Saturday, June 14, 2025

Husain Ahmad

 

 بِسْمِ اللّهِ الرَّحْمـَنِ الرَّحِيمِ

 

Here is a poem that Iqbal wrote which caused grief to a lot of the Muslims supportive of Indian National Congress. But it's important to understand it in modern context 




 
حُسین احمد!
عجم ہنوز نداند رموزِ دیں، ورنہ
 

Husain Ahmad!
The non-Arab still does not grasp the secrets of the faith—otherwise...

 
ز دیوبند حُسین احمد! ایں چہ بوالعجبی است
 

That Husain Ahmad of Deoband—what strange absurdity is this!



 
سرود بر سرِ منبر کہ مِلّت از وطن است
 

He proclaimed from the pulpit: “Nationhood comes from the homeland”!



 
چہ بے خبر ز مقامِ محمدِؐ عربی است
 

How unaware he is of the rank of Muhammad the Arab ﷺ!



 
بمصطفیٰؐ برساں خویش را کہ دیں ہمہ اوست
 

Align yourself with Mustafa ﷺ—for the faith is entirely in Him;



 
اگر بہ او نرسیدی، تمام بولہبی است
 

If you do not reach Him, your faith is nothing but Abu Lahab’s.

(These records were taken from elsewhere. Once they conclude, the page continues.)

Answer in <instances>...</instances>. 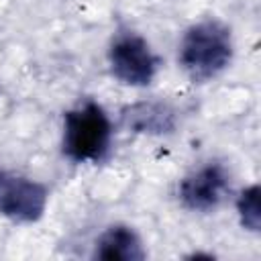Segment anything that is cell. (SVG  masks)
I'll use <instances>...</instances> for the list:
<instances>
[{
  "instance_id": "3",
  "label": "cell",
  "mask_w": 261,
  "mask_h": 261,
  "mask_svg": "<svg viewBox=\"0 0 261 261\" xmlns=\"http://www.w3.org/2000/svg\"><path fill=\"white\" fill-rule=\"evenodd\" d=\"M106 59L112 77L128 88H147L161 67V57L151 43L135 31L116 33L108 45Z\"/></svg>"
},
{
  "instance_id": "2",
  "label": "cell",
  "mask_w": 261,
  "mask_h": 261,
  "mask_svg": "<svg viewBox=\"0 0 261 261\" xmlns=\"http://www.w3.org/2000/svg\"><path fill=\"white\" fill-rule=\"evenodd\" d=\"M114 124L104 106L84 100L63 114L61 153L71 163H100L112 147Z\"/></svg>"
},
{
  "instance_id": "5",
  "label": "cell",
  "mask_w": 261,
  "mask_h": 261,
  "mask_svg": "<svg viewBox=\"0 0 261 261\" xmlns=\"http://www.w3.org/2000/svg\"><path fill=\"white\" fill-rule=\"evenodd\" d=\"M230 194V171L220 161H206L177 184V200L190 212H212Z\"/></svg>"
},
{
  "instance_id": "6",
  "label": "cell",
  "mask_w": 261,
  "mask_h": 261,
  "mask_svg": "<svg viewBox=\"0 0 261 261\" xmlns=\"http://www.w3.org/2000/svg\"><path fill=\"white\" fill-rule=\"evenodd\" d=\"M94 259L102 261H143L147 251L139 232L122 222L106 226L94 241Z\"/></svg>"
},
{
  "instance_id": "8",
  "label": "cell",
  "mask_w": 261,
  "mask_h": 261,
  "mask_svg": "<svg viewBox=\"0 0 261 261\" xmlns=\"http://www.w3.org/2000/svg\"><path fill=\"white\" fill-rule=\"evenodd\" d=\"M259 196H261V190L257 184H251L249 188L241 190V194L237 196V214H239L241 226L251 232H259V226H261Z\"/></svg>"
},
{
  "instance_id": "4",
  "label": "cell",
  "mask_w": 261,
  "mask_h": 261,
  "mask_svg": "<svg viewBox=\"0 0 261 261\" xmlns=\"http://www.w3.org/2000/svg\"><path fill=\"white\" fill-rule=\"evenodd\" d=\"M49 204V190L39 179L0 169V216L16 224H33L43 218Z\"/></svg>"
},
{
  "instance_id": "7",
  "label": "cell",
  "mask_w": 261,
  "mask_h": 261,
  "mask_svg": "<svg viewBox=\"0 0 261 261\" xmlns=\"http://www.w3.org/2000/svg\"><path fill=\"white\" fill-rule=\"evenodd\" d=\"M122 124L133 133L167 135L175 128V110L161 100H143L122 110Z\"/></svg>"
},
{
  "instance_id": "1",
  "label": "cell",
  "mask_w": 261,
  "mask_h": 261,
  "mask_svg": "<svg viewBox=\"0 0 261 261\" xmlns=\"http://www.w3.org/2000/svg\"><path fill=\"white\" fill-rule=\"evenodd\" d=\"M234 57L230 29L218 18H202L190 24L177 47V63L184 73L198 84L218 77Z\"/></svg>"
}]
</instances>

Maulana Husain Ahmad Madani supported territorial nationalism, proposing that Muslims and Hindus could form one Indian nation (qaum) based on shared land and anti-colonial struggle.

Iqbal rejected this, insisting that Muslim identity and nationhood were based not on geography or ethnicity, but on a shared spiritual and ideological connection to the Prophet Muhammad ﷺ.


“He proclaimed from the pulpit: ‘Nationhood comes from the homeland’”
Iqbal sees this as a departure from Islamic principles, a borrowing of Western nationalist ideology which defines a nation by land, not by belief.

“How unaware he is of the rank of Muhammad the Arab ﷺ!”
Iqbal points out that Madani's framework ignores the prophetic model, which did not rely on bloodline or territory, but on belief and submission to the message.

And here lies Iqbal’s critical point:
 

If nationhood were based on shared homeland or ethnicity, then Abu Lahab—who belonged to the same tribe, same city, and same bloodline as the Prophet ﷺ—would have been part of his nation.
But Islam did not count him as such.
Because faith, not land or lineage, defines the Muslim ummah.



“Align yourself with Mustafa ﷺ—for the faith is entirely in Him”
Iqbal insists that the true bond that forms a nation in Islam is alignment with the Prophet’s message and mission. Any attempt to define nationhood outside of this is hollow.

“If you do not reach Him, your faith is nothing but Abu Lahab’s.”
Iqbal ends sharply: even if one opposes colonialism, waves flags, or speaks of unity—if it is not rooted in prophetic truth, it is spiritually empty, like the religion of Abu Lahab who lived with the Prophet but stood opposed to his truth.